» Page text
((

The role LiDAR plays in convergence analysis

What is convergence analysis in mining?

Convergence analysis is the process of repeatedly inspecting areas of an underground mine to track changes in the rock. The goal of the inspections is to better understand the rock’s behavior, and to take action when it’s becoming unsafe. Such problem areas include fractured rock masses and tunnel deformation.

It plays a key part in the safety of the mining sector. It monitors the structural integrity of mines and tunnels, excavations, and infrastructure assets. With convergence analysis, tracking and measuring changes or displacements that have arisen is possible. Keeping track of detected faults or hazards is crucial, therefore data collection must be accurate and easily repeatable – LiDAR plays a vital role in the data collection for this analysis.

What are the benefits of monitoring convergence in the mining sector?

The main benefit of convergence monitoring is risk management and staying up to date with significant underground hazards.

Structural Integrity of Mines
Structural Integrity of Mines

Convergence analysis increases safety in mines as collecting accurate information on faults lessens the risk of collapse.

Increasing Workers' Safety
Increasing Worker Safety

Mines take safety very seriously and regular inspections of the tunnels is vital for protecting the workers and limiting the risks to human life.

Detecting Hazards Earlier
Detecting Hazards Earlier

Up to date data helps to maintain the productivity as hazards are detectable before becoming a major problem in the mine.

What factors affect the stability of rocks?

When the stress that the rock mass is subjected to is greater than the strength of the mass itself, it negatively affects stability.

))

» Aim A
Which lines of the records contain the word "trunk"? Copy each of them in full.
The records are unrelated to the convergence analysis text.

» Records supplied
((

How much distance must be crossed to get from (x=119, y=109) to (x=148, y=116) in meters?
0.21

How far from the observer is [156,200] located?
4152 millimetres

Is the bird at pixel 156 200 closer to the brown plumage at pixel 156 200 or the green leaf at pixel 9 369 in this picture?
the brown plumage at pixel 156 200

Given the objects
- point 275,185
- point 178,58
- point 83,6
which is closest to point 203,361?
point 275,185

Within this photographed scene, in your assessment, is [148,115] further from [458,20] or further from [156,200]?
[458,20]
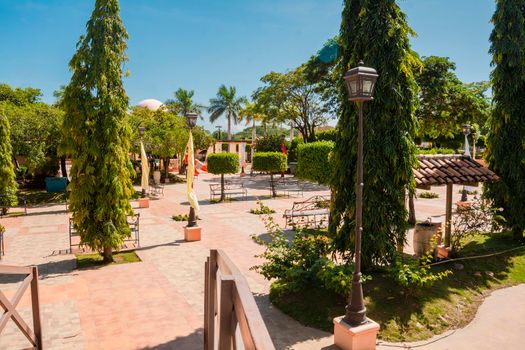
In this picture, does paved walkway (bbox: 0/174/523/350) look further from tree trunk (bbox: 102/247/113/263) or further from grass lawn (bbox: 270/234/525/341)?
tree trunk (bbox: 102/247/113/263)

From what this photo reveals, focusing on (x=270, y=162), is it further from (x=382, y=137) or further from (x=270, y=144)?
(x=270, y=144)

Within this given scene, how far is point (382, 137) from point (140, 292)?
20.2 feet

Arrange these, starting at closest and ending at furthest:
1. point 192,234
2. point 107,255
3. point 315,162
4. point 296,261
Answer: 1. point 296,261
2. point 107,255
3. point 192,234
4. point 315,162

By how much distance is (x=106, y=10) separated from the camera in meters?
9.06

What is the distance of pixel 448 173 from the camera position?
9430 millimetres

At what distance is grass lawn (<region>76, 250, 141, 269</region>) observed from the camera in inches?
387

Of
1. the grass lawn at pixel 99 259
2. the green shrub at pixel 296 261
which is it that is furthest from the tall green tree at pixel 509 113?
the grass lawn at pixel 99 259

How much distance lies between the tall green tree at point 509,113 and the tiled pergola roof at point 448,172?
1409 millimetres

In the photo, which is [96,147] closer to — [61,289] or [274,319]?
[61,289]

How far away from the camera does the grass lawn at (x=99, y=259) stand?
32.3ft

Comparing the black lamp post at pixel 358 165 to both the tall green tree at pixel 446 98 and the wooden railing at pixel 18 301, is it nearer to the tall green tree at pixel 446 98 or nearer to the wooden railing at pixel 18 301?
the wooden railing at pixel 18 301

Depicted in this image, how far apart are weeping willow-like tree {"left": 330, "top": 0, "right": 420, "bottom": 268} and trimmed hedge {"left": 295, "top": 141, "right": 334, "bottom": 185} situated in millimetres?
8706

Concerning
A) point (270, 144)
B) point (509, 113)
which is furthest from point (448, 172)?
point (270, 144)

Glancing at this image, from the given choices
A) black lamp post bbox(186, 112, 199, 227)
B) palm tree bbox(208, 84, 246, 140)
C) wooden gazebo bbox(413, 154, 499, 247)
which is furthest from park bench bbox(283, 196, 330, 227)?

))

» Aim B
Can you continue the text on convergence analysis in mining, starting after its last sentence?

» Right answer A
In this picture, does paved walkway (bbox: 0/174/523/350) look further from tree trunk (bbox: 102/247/113/263) or further from grass lawn (bbox: 270/234/525/341)?
tree trunk (bbox: 102/247/113/263)

» Right answer B
What causes rock failure?

Rock failure occurs when there is a deviation in composition, pressure, and temperature in the surrounding environment. Rock failure encompasses both fracture and flowage in the rock mass. Mining operations can unintentionally cause ground instability because of the digging and explosions that occur during operation.

Rock deformation factors by regions

Another factor affecting rock stability is geographic location and types of materials mined. Rock deformation can differ based on the region, country or material mined due to the geological characteristics of the rock formations. For example, certain locations that feature elevated geological activity or proximity to bodies of rock that contain groundwater can contribute to rock stress.

Mined material

Mining metallic ores like gold or copper is different from mining materials like coal. The result of this is a difference in the amount of stress applied to the rock, due to the patterns they leave behind after excavation.

Natural disasters

Countries prone to natural disasters like earthquakes or landslides have a higher risk of rock deformation in their mines. For instance, earthquakes can cause sudden movements and fractures of the rock, resulting in convergence or deformation patterns.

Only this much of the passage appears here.